CPU mode hangs with macOS
Closed this issue · 6 comments
Hello,
I'm attempting to run ribodetector_cpu in macOS (i.e. no CUDA support) on a publicly available dataset. Python 3.8.13 ribodetector 0.2.6 on macOS 12.1. I followed the instructions for setting up the ribodetector conda environment plus dependancies for the cpu-only mode:
conda create -n ribodetector python=3.8
conda activate ribodetector
mamba install -c bioconda ribodetector
conda install pytorch torchvision torchaudio cpuonly -c pytorch
My code is as follows:
ribodetector_cpu -t 16 \
-l 150 \
-i fastq/SRR15852393_1.fastq.gz \
fastq/SRR15852393_2.fastq.gz \
-e rrna \
--chunk_size 256 \
-o out/fastq_orig_ribodetector/SRR15852393_1.ribodetector.fastq.gz \
out/fastq_orig_ribodetector/SRR15852393_2.ribodetector.fastq.gz
and I receive the following error:
2022-06-22 16:42:44 : INFO Using high MCC model file: /opt/anaconda3/envs/ribodetector/lib/python3.8/site-packages/ribodetector/data/ribodetector_600k_variable_len70_101_epoch47.onnx on CPU
2022-06-22 16:42:44 : INFO Classify reads with chunk size 256
2022-06-22 16:42:44 : INFO Writing output non-rRNA sequences into file: out/fastq_orig_ribodetector/SRR15852393_1.ribodetector.fastq.gz, out/fastq_orig_ribodetector/SRR15852393_2.ribodetector.fastq.gz
Traceback (most recent call last):
File "/opt/anaconda3/envs/ribodetector/bin/ribodetector_cpu", line 10, in <module>
sys.exit(main())
File "/opt/anaconda3/envs/ribodetector/lib/python3.8/site-packages/ribodetector/detect_cpu.py", line 746, in main
seq_pred.detect()
File "/opt/anaconda3/envs/ribodetector/lib/python3.8/site-packages/ribodetector/detect_cpu.py", line 526, in detect
self.run_with_chunks()
File "/opt/anaconda3/envs/ribodetector/lib/python3.8/site-packages/ribodetector/detect_cpu.py", line 354, in run_with_chunks
p.start()
File "/opt/anaconda3/envs/ribodetector/lib/python3.8/multiprocessing/process.py", line 121, in start
self._popen = self._Popen(self)
File "/opt/anaconda3/envs/ribodetector/lib/python3.8/multiprocessing/context.py", line 224, in _Popen
return _default_context.get_context().Process._Popen(process_obj)

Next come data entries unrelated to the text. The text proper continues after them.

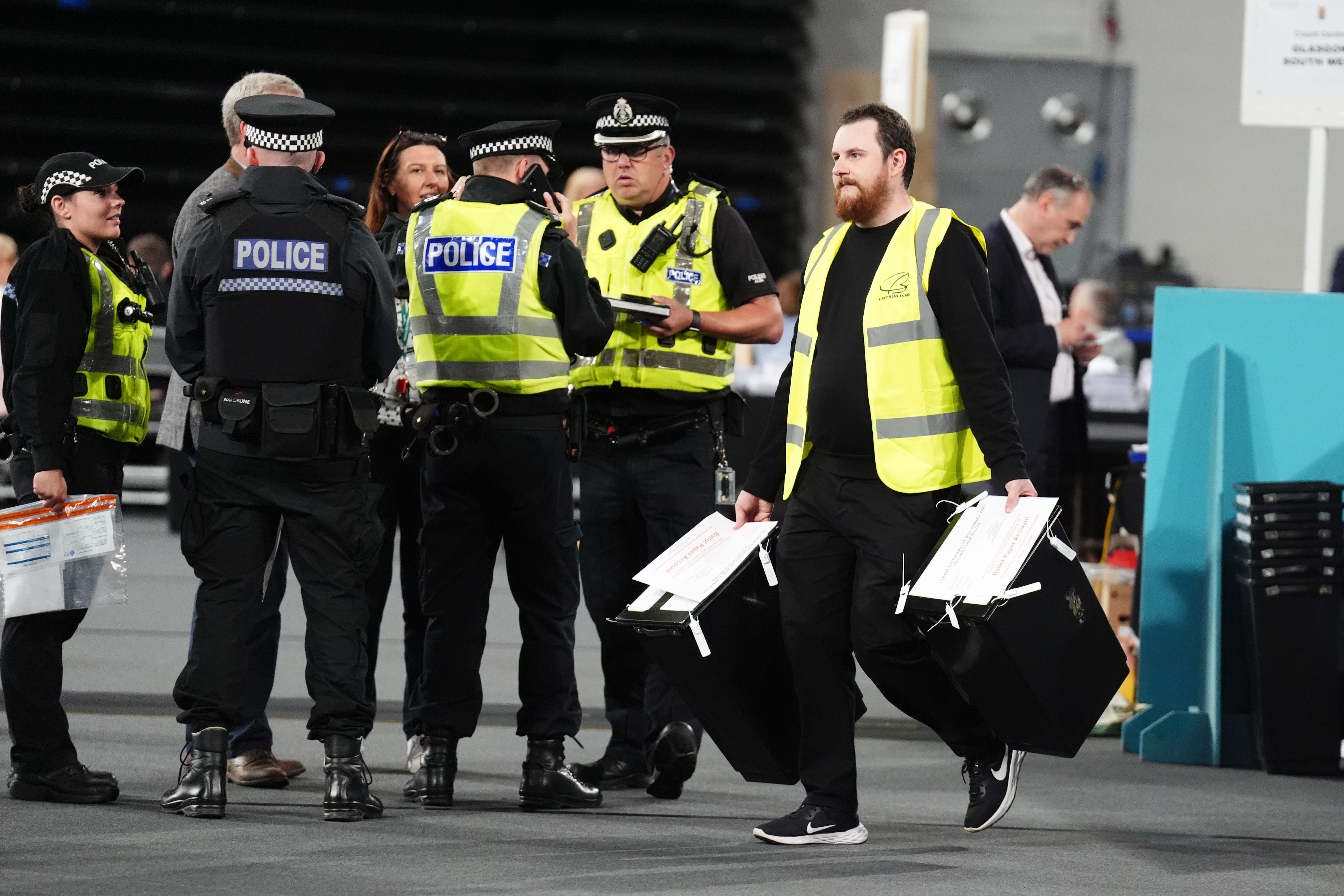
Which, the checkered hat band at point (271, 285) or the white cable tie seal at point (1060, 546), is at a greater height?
the checkered hat band at point (271, 285)

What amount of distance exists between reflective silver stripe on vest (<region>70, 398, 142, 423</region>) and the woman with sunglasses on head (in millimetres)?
589

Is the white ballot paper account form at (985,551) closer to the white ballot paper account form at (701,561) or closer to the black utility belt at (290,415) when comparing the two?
the white ballot paper account form at (701,561)

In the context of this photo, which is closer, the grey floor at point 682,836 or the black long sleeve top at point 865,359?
the grey floor at point 682,836

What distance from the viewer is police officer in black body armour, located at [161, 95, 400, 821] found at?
356 cm

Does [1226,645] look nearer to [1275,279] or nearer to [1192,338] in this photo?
[1192,338]

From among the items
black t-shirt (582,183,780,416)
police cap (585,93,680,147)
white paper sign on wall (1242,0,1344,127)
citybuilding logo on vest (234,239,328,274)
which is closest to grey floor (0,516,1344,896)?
black t-shirt (582,183,780,416)

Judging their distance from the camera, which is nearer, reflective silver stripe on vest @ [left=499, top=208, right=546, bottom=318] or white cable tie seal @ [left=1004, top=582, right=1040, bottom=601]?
white cable tie seal @ [left=1004, top=582, right=1040, bottom=601]

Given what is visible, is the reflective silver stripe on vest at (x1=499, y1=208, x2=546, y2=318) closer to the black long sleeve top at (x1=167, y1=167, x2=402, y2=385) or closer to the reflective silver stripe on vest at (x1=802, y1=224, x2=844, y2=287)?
the black long sleeve top at (x1=167, y1=167, x2=402, y2=385)

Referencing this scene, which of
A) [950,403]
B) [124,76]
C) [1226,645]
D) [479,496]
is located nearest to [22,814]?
[479,496]

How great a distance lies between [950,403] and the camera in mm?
3467

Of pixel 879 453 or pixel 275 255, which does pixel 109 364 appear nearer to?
pixel 275 255

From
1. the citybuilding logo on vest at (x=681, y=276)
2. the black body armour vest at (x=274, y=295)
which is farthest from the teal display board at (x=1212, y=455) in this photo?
the black body armour vest at (x=274, y=295)

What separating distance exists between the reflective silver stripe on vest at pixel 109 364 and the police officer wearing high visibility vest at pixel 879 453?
Result: 1436 millimetres

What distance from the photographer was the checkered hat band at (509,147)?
375cm
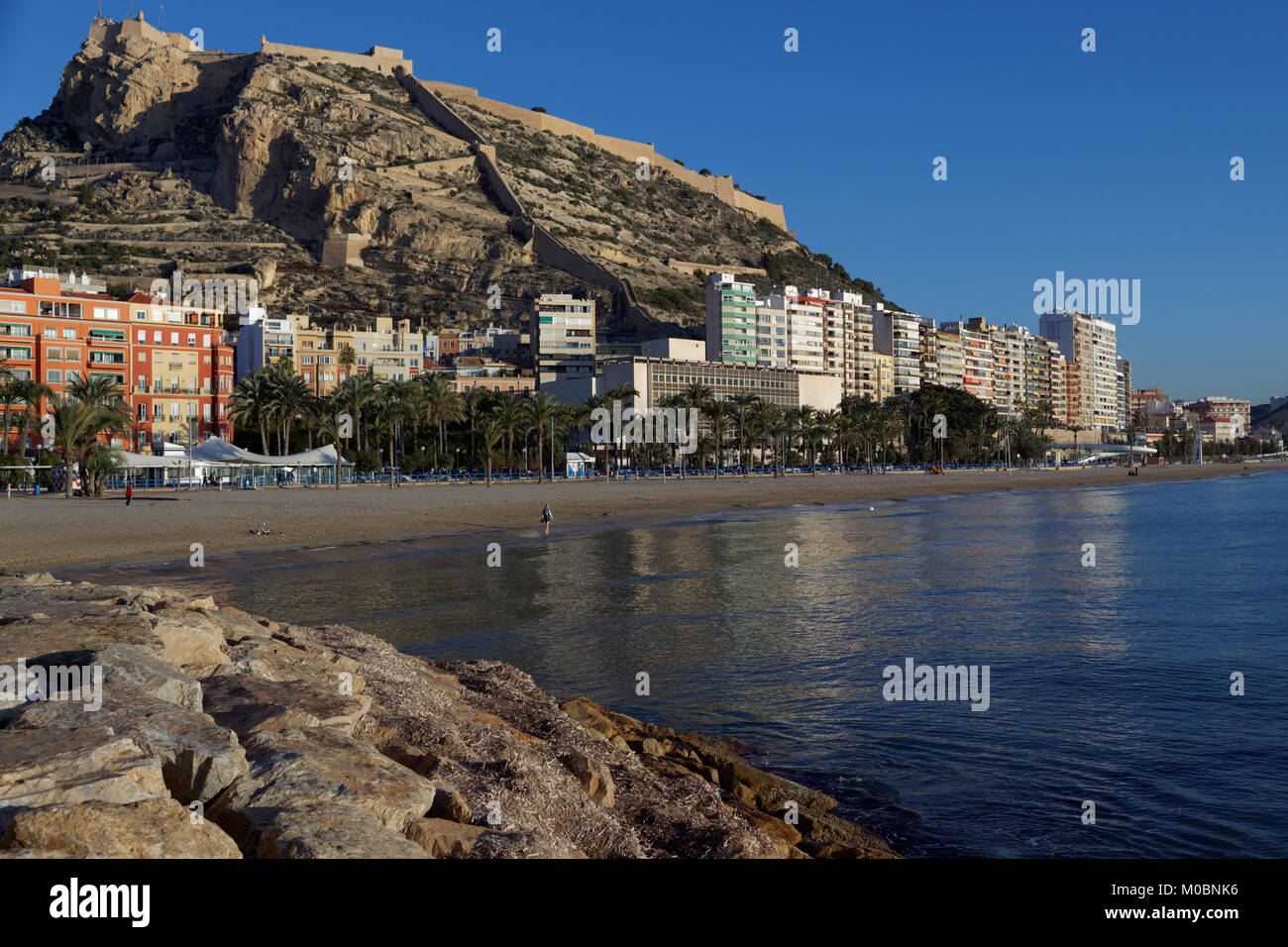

File "/opt/anaconda3/envs/ribodetector/lib/python3.8/multiprocessing/context.py", line 284, in _Popen
return Popen(process_obj)
File "/opt/anaconda3/envs/ribodetector/lib/python3.8/multiprocessing/popen_spawn_posix.py", line 32, in __init__
super().__init__(process_obj)
File "/opt/anaconda3/envs/ribodetector/lib/python3.8/multiprocessing/popen_fork.py", line 19, in __init__
self._launch(process_obj)
File "/opt/anaconda3/envs/ribodetector/lib/python3.8/multiprocessing/popen_spawn_posix.py", line 47, in _launch
reduction.dump(process_obj, fp)
File "/opt/anaconda3/envs/ribodetector/lib/python3.8/multiprocessing/reduction.py", line 60, in dump
ForkingPickler(file, protocol).dump(obj)
TypeError: cannot pickle 'onnxruntime.capi.onnxruntime_pybind11_state.InferenceSession' object
Are there any additional dependancies for running on MacOS vs. Linux? Any tips would be appreciated!
Is your CPU Apple Silicon?
I have an Intel CPU, sorry for not including hardware specs in my initial post! Hardware includes a 2.5 GHz 14-core Intel Xeon W processor, 32 GB RAM, and a Radeon Pro Vega 56 8 GB GPU.
Thank you so much for reporting this issue. I am able to reproduce this on a MacBook pro with Intel CPU. At the first glance, it is a compatibility issue of ONNXruntime with Python multiprocessing on MacOS. I will take a closer look and hopefully fix it in the next release. But I would recommend running RiboDetector on a powerful Linux server. This will allow you analyze large scale datasets in a timely manner.
@dawnmy any resolution to this? I encounter the same issue and has no access to Linux server.
I will try to fix it this weekend.
@omicz @ywlim-sea Thank you for reporting this issue. The issue has been fixed in version 0.2.7! You can have a try.